**To do:** Exactly reproduce the lines of the listing below from the one containing "High Quality 99%" through the one containing "Limited Edition Traditional Keffiyeh Mask". Skip the images.

━━━ Material shown ━━━

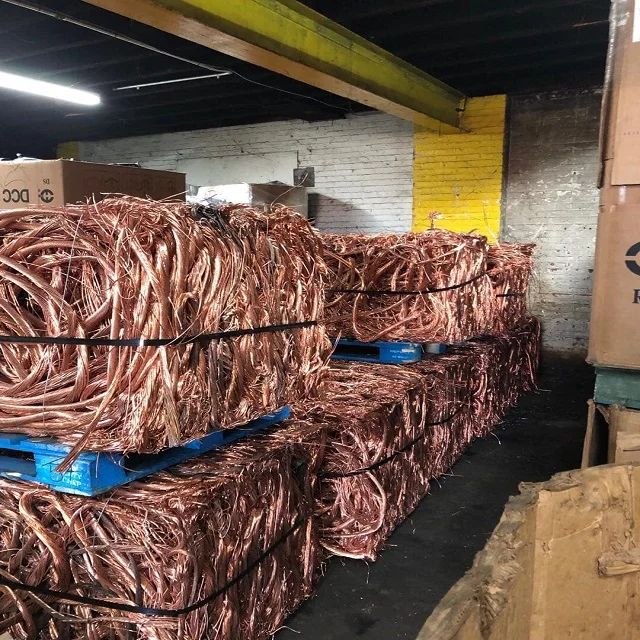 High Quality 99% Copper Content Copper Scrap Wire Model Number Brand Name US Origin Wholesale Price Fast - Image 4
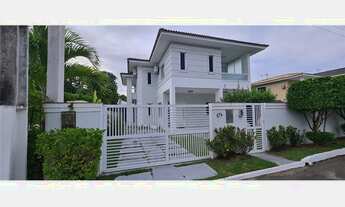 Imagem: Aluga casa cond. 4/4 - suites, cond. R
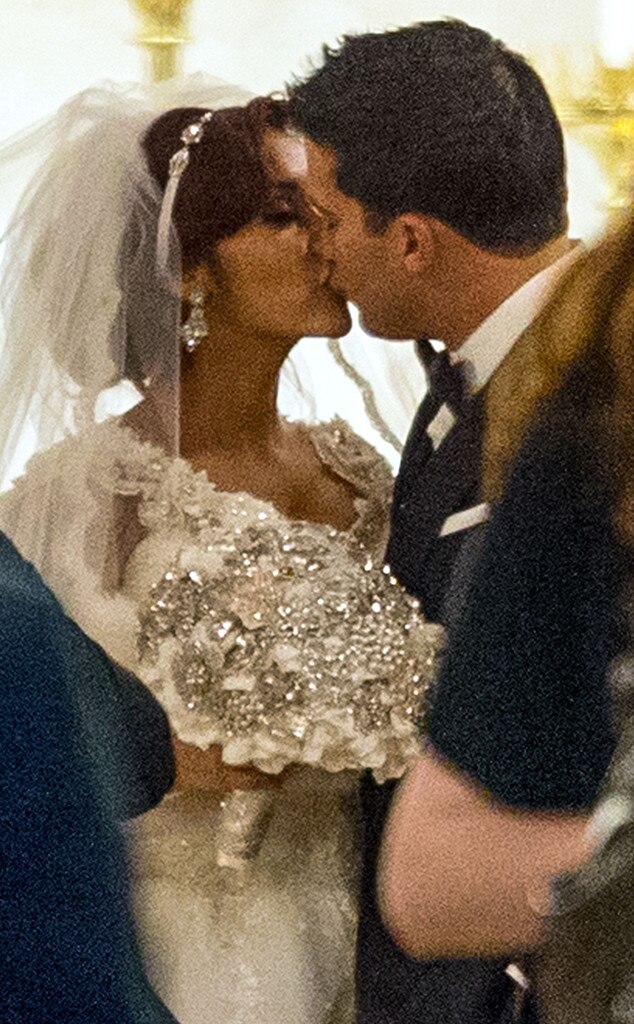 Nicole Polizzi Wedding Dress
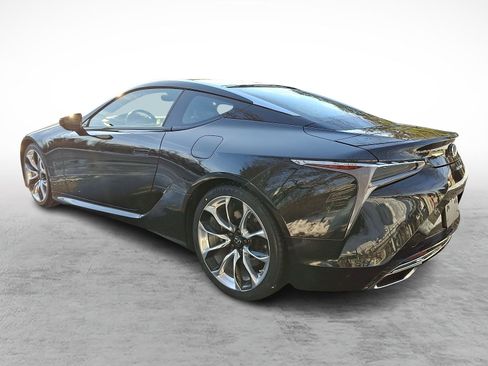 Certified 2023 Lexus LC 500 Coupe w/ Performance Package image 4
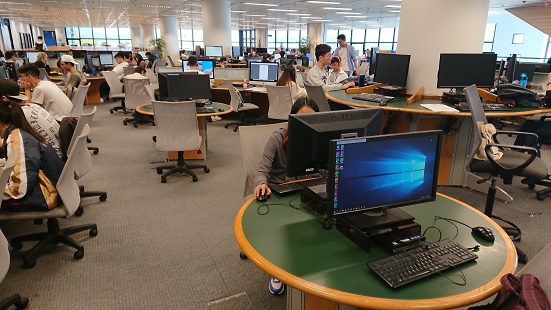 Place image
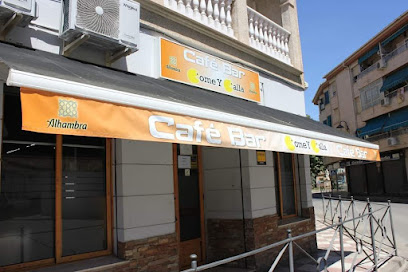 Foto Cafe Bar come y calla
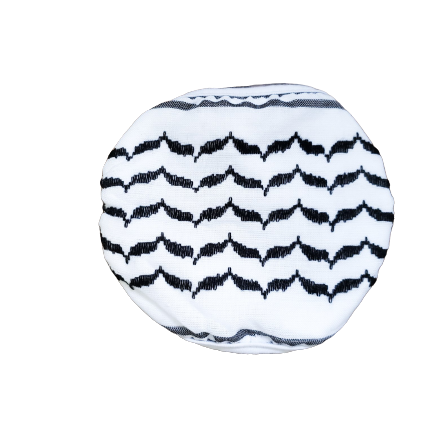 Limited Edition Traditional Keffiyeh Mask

━━━
━━━ Material shown ━━━

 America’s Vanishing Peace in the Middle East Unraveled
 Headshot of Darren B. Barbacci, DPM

━━━
━━━ Material shown ━━━

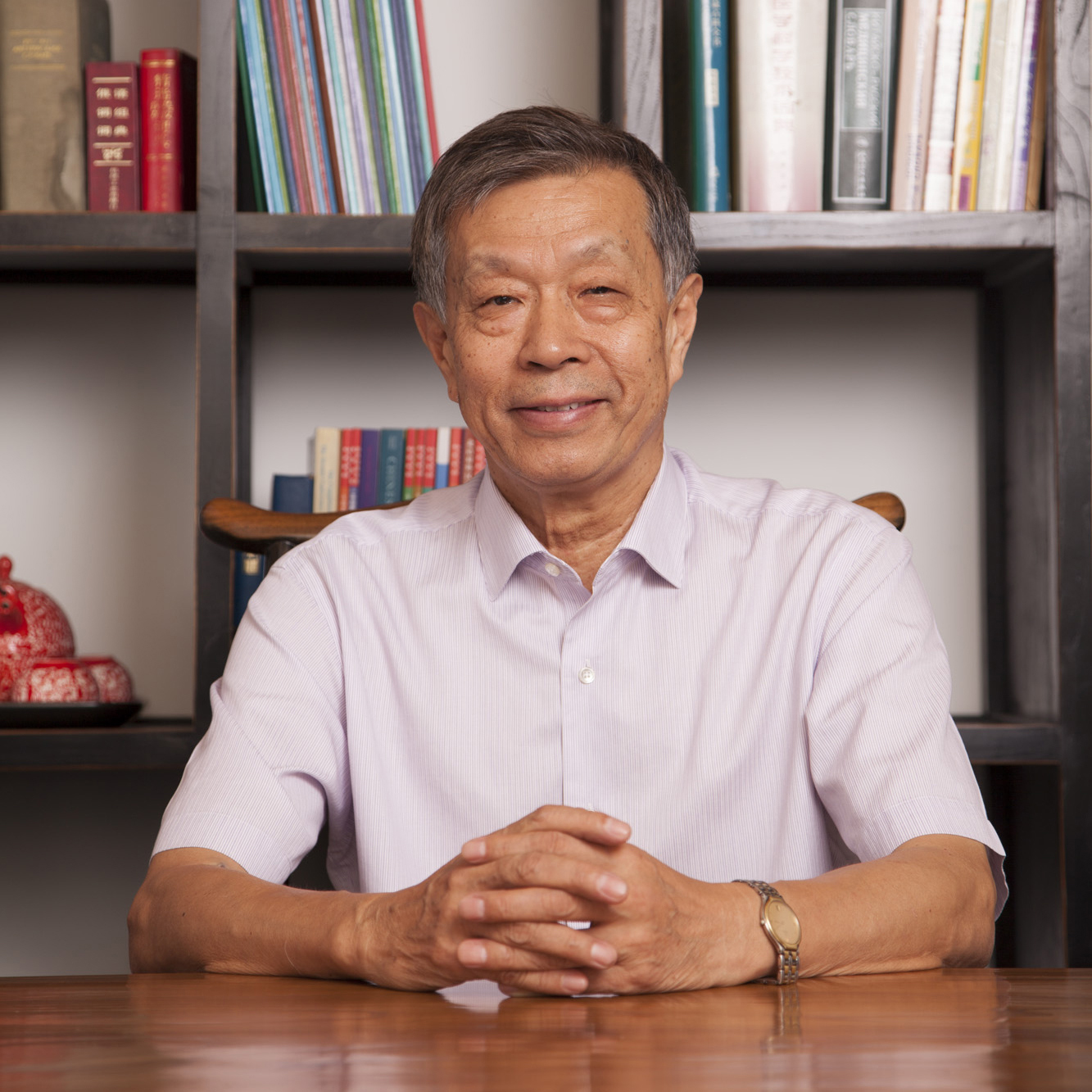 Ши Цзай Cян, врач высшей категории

━━━

**Exercise result:**
 High Quality 99% Copper Content Copper Scrap Wire Model Number Brand Name US Origin Wholesale Price Fast - Image 4
 Imagem: Aluga casa cond. 4/4 - suites, cond. R
 Nicole Polizzi Wedding Dress
 Certified 2023 Lexus LC 500 Coupe w/ Performance Package image 4
 Place image
 Foto Cafe Bar come y calla
 Limited Edition Traditional Keffiyeh Mask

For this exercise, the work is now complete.